Bekleme Süresi nedir?
Bekleme süresi, arama sonuçlarından birine tıklama ile bu sonuca geri dönme arasında geçen süredir. Hemen çıkma oranı, sayfada kalma süresi veya Google Analytics'teki diğer metriklerle aynı şey değildir.
Örnek
Diyelim ki bir arama sonucuna tıkladınız, sayfada iki dakika kaldınız ve ardından arama sonuçlarına geri tıkladınız. Bu sayfadaki bekleme süreniz iki dakikadır.
Bekleme Süresinin Hemen Çıkma Oranı ve Sayfada Kalma Süresinden Farkı Nedir?
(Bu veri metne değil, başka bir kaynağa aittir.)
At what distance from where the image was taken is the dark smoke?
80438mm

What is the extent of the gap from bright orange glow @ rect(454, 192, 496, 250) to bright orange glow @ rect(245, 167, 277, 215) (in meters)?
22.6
Hemen çıkma oranı ve sayfada kalma süresi, bekleme süresiyle ilgisi olmayan farklı metriklerdir. Yalnızca kullanıcı etkinliği veya etkileşim ölçütleri olmaları bakımından benzerdirler.
Hemen Çıkma Oranı
Hemen çıkma oranı, bir web sayfasına girdikten sonra başka bir işlem yapmayan ziyaretçilerin yüzdesidir. Arama sonuçlarına geri dönüp dönmedikleri ile ilgisi yoktur.
Sayfadaki Zaman
Sayfada kalma süresi, bir ziyaretçinin başka bir yere gitmeden önce bir sayfada ne kadar zaman geçirdiğidir. Bu, arama sonuçlarına, web sitenizdeki başka bir sayfaya veya farklı bir web sitesine geri dönmek olabilir.
Bekleme Süresi Bir Sıralama Faktörü mü?
Google'dan resmi bir açıklama gelmediği için kimse kesin olarak bilmiyor. Modelleri eğitmek için kullandıklarını biliyoruz, ancak bunların canlı algoritmaları etkileyip etkilemediğini veya nasıl etkilediğini bilmiyoruz. Google çalışanları birçok kez tıklama verilerinin güvenilmez olduğunu ve bunun bir sıralama faktörü olmadığını söyledi.
Buna rağmen, birçok kişi bunun bir sıralama faktörü olabileceğine inanmaktadır. Daha kısa bekleme süresinin kalite göstergesi olduğu birçok senaryo vardır. Örneğin, bir kişi bir işletme için posta kodu veya telefon numarası gibi hızlı bir referans bilgisi aradığında.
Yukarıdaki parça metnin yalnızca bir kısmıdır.